Since Revelation is a book of prophecy, it was once thought the seven letters were prophetic of the entire scope of church history from the beginnings of the Apostolic Church (Ephesus) through the apostasy of the last days (Laodicea). They may be letters to real churches but there is a “deeper” meaning to these letters which unveils the history of the church. Naturally these interpreters see themselves living in the final period. The church of the “last days” will be like the lukewarm Laodicean church. For example, Jesus is outside the church knocking on the door, asking to come into the church, implying Jesus is not a part of the “present day church.”
Interpreters who approached the book of Revelation with the historical method spent a great deal of effort trying to determine which “eras” of church history are present in each of the seven churches. This was popular at one time even among Dispensationalists who otherwise avoided allegorical interpretations. John Walvoord, for example, sees this approach as shedding “much additional light” on the study of the seven churches (Revelation, 52-53).

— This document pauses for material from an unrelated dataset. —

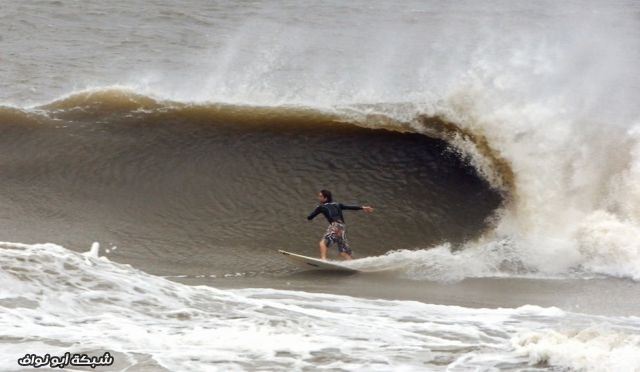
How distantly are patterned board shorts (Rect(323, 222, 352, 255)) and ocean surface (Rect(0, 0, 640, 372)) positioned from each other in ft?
0.98

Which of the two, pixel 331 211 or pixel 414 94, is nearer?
pixel 331 211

I disagree with these schemes since they obscure the most important theological teaching of Revelation 2-3. These letters were written to real churches and are intended to be real communications with those churches. The letters are a literary device used by John to communicate certain teachings to the entire church. They are addressed to real churches with real problems, but they are intended to be read by the whole church. An analogy to the book of Amos is often made, since Amos begins with prophecies against 7 nations, ending with Israel and Judah. Just as those prophecies would not have been delivered separately than the rest of the epistle, the letters in Revelation would not have been intended to circulate separately from Revelation. In fact, David Aune suggests that these letters may never have circulated at all (Revelation, 1:119).
It is far better to read these churches in the context Asia Minor in the late first century. Each letter contains allusions to the culture and location of the city addressed. Using the example above, Laodicea is did not have a good water supply. Unlike other cities nearby, they did not have therapeutic hot springs nor a fresh water spring. Hot water or cold water are both positive, helpful resources. Laodicea had tepid water that was not useful for very much at all. This explains the use of lukewarm in Rev 3:16. In 3:17 the Laodicean church thinks they are prosperous, but they are really wretched, poor, blind and naked. Laodicea was known for both eye-medicine and a textile industry. This is irony based on the culture of the city of Laodicea.

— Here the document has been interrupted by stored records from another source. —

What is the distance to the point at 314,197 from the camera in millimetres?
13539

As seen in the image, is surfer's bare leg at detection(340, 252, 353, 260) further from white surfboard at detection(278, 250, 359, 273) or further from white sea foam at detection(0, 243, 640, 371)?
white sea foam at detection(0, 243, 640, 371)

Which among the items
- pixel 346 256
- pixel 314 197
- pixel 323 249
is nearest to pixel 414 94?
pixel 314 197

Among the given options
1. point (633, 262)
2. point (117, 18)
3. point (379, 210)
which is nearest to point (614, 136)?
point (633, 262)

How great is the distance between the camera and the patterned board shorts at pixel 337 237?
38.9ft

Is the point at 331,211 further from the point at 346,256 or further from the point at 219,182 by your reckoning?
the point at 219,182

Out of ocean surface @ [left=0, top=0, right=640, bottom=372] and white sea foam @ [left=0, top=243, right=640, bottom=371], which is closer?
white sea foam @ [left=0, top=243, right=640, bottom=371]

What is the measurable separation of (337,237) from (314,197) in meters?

Other metaphors are more obscure (Satan’s throne, Rev 2:13 or the synagogue of Satan in 3:9 are particularly difficult). But the solution is not to be found in the history of the church or some allegorical teaching pulled out of the text without any knowledge of the social world of the first century.
Why do some people not take this history, geography and social setting into consideration when they read Revelation? The main reason is because it is hard work! It takes some effort to be fully aware of the history of these seven cities, most preachers do not have the time to do the additional reading to become aware of the background. This is unfortunate, because the message of the seven churches is even more applicable to the modern church when read against the background of a Greco-Roman Asia Minor of the first century.